Neurobiologists at the California Institute of Technology may have found the answer to the puzzle of optical illusions – and it lies in the quirks of the communication system between our eyes and brain. To visually experience the world around us, our eyes first take in photons, particles of light, that are reflected from our surroundings. Because the original snapshot from our eyes is murky and undeveloped, visual information is then sent through electric signals to the brain’s visual cortex for image processing, with colors, shapes, and motions interpreted for the final image we perceive. Because this process of visualization is so complex, image processing takes time. This leads to a visual “neural delay,” where there is about 100 milliseconds of lag time – about as long as one blink of an eye – between when a scene enters our eyes and when it is perceived by our brain. In other words, our perception always lags behind reality!

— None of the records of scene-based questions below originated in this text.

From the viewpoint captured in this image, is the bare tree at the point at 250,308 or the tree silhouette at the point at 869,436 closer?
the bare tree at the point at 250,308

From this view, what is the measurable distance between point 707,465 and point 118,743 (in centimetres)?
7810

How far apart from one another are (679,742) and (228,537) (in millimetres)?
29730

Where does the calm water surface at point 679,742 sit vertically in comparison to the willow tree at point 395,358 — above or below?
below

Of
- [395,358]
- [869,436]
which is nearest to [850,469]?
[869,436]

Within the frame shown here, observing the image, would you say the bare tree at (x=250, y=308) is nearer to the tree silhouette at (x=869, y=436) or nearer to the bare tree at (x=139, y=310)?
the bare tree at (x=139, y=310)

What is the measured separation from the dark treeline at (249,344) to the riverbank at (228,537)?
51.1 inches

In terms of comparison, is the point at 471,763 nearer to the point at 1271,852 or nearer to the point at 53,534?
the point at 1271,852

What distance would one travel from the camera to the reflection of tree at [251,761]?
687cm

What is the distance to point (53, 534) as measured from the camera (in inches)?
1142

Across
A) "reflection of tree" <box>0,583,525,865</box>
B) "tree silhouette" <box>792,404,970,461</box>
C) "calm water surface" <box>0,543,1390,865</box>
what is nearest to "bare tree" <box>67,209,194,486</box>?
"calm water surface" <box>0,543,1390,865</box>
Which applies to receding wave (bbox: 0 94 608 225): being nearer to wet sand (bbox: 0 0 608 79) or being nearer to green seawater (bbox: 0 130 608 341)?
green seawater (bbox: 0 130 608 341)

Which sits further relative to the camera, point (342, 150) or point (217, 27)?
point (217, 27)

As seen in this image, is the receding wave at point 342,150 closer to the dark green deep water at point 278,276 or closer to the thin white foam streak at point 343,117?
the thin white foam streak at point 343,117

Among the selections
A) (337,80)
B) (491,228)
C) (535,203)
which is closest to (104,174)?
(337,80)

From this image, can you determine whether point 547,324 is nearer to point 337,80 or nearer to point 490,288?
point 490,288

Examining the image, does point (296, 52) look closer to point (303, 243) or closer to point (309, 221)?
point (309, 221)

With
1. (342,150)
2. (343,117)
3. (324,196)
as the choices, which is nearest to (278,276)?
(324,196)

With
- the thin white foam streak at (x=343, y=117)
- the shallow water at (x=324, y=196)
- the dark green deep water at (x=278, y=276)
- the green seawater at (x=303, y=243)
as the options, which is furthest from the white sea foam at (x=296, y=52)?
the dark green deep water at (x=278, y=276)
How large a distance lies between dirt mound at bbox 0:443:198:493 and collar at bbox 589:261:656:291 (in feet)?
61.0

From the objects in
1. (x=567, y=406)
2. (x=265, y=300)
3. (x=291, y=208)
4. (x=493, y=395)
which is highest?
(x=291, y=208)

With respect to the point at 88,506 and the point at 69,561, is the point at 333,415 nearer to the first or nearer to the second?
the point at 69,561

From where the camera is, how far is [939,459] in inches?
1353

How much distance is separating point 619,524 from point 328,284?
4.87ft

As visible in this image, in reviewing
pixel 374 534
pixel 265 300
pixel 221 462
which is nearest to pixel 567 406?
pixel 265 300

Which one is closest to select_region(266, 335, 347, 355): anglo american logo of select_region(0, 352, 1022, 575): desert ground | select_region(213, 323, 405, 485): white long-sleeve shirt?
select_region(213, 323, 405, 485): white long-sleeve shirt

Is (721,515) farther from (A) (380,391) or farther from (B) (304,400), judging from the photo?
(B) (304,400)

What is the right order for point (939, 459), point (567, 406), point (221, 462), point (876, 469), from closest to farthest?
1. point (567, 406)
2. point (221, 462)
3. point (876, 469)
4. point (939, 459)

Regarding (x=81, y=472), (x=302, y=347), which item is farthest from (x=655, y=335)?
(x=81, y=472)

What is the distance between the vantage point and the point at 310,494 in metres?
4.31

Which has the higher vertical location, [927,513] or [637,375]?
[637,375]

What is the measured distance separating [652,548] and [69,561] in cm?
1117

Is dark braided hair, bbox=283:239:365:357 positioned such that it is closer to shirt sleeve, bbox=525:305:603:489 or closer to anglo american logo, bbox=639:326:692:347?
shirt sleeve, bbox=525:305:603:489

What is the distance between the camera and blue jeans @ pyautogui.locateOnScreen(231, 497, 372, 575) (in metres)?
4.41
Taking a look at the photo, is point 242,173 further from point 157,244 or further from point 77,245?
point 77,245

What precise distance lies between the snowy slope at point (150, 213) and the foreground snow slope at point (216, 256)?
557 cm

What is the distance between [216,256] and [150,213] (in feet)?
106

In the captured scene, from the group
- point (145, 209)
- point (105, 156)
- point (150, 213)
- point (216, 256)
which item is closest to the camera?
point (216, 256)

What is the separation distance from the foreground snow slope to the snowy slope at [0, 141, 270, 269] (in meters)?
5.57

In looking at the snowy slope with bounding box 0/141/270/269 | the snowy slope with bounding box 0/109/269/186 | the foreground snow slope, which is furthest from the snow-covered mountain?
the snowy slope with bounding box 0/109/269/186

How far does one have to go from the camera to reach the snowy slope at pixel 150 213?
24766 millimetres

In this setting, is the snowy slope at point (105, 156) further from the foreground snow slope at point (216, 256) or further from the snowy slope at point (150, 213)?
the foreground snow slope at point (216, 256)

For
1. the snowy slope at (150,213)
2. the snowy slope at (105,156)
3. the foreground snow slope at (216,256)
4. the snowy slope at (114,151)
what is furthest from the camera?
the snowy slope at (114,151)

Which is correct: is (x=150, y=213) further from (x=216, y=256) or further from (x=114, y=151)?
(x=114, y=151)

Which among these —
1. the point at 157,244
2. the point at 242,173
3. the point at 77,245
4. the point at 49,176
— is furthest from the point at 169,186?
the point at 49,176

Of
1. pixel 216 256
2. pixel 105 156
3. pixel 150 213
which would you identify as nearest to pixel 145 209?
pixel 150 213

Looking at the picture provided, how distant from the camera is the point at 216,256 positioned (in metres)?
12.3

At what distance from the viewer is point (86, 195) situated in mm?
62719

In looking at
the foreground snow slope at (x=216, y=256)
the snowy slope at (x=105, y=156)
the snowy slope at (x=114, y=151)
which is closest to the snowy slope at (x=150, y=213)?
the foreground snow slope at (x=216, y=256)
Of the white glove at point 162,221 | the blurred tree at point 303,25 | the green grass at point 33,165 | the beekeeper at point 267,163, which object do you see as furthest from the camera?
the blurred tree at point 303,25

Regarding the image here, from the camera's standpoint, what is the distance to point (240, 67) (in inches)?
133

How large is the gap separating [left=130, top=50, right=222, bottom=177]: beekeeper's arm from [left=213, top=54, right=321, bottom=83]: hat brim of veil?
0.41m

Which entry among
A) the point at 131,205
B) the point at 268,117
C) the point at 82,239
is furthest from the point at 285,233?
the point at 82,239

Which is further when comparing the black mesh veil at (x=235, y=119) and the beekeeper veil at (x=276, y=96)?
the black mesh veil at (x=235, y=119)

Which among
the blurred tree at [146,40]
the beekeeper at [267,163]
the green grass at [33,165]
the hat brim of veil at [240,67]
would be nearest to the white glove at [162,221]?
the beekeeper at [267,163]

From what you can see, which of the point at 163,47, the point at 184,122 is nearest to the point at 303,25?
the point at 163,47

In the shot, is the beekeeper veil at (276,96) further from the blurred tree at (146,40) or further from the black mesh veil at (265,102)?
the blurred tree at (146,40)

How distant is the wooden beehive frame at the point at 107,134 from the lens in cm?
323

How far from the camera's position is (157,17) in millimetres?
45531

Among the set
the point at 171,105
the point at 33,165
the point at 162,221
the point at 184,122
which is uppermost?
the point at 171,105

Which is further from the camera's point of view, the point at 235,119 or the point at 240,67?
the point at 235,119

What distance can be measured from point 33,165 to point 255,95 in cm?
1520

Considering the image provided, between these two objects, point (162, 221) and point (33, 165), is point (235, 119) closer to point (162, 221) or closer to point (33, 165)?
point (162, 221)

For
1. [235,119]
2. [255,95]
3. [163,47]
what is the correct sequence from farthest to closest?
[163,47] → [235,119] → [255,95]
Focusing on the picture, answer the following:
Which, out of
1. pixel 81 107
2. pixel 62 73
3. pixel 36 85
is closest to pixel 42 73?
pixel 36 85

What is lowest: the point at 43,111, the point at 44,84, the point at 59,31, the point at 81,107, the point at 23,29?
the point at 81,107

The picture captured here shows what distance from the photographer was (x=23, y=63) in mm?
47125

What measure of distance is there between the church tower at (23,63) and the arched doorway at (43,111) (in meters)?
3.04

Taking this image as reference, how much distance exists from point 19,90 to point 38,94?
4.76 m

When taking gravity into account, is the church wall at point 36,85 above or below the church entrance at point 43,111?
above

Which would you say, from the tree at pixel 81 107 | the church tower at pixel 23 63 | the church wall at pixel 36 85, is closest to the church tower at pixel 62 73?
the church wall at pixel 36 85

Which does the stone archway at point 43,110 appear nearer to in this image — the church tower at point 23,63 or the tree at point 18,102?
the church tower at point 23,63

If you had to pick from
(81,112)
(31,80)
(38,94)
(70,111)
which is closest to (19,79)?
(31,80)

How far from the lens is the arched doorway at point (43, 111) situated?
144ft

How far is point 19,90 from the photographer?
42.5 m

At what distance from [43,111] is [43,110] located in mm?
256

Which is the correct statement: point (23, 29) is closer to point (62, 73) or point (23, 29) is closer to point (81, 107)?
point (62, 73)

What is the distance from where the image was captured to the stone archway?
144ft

To compensate for this delay and respond to present events, our brain uses the visual information we have already processed about the past (100ms ago) to constantly predict what is happening during the present. For instance, we infer that a ball, thrown from the left in our line of vision, continues moving to the right.
Usually our brain’s prediction capabilities are pretty foolproof. However, researchers believe that our brain’s erroneous predictions are the primary reason we are so susceptible to optical illusions. For instance, suppose you are shown a video in which an object moves from left to right and passes a flashbulb. At the exact time the object passes the flashbulb, the bulb flashes. You, however, likely perceive the bulb as flashing after the object has moved past the bulb. The brain sees the moving object and interprets it as moving; given the information about the object moving, the brain guesses ahead for an accurate prediction of the object’s present location, placing the location of the object farther to the right than it actually is at the time of the bulb flash.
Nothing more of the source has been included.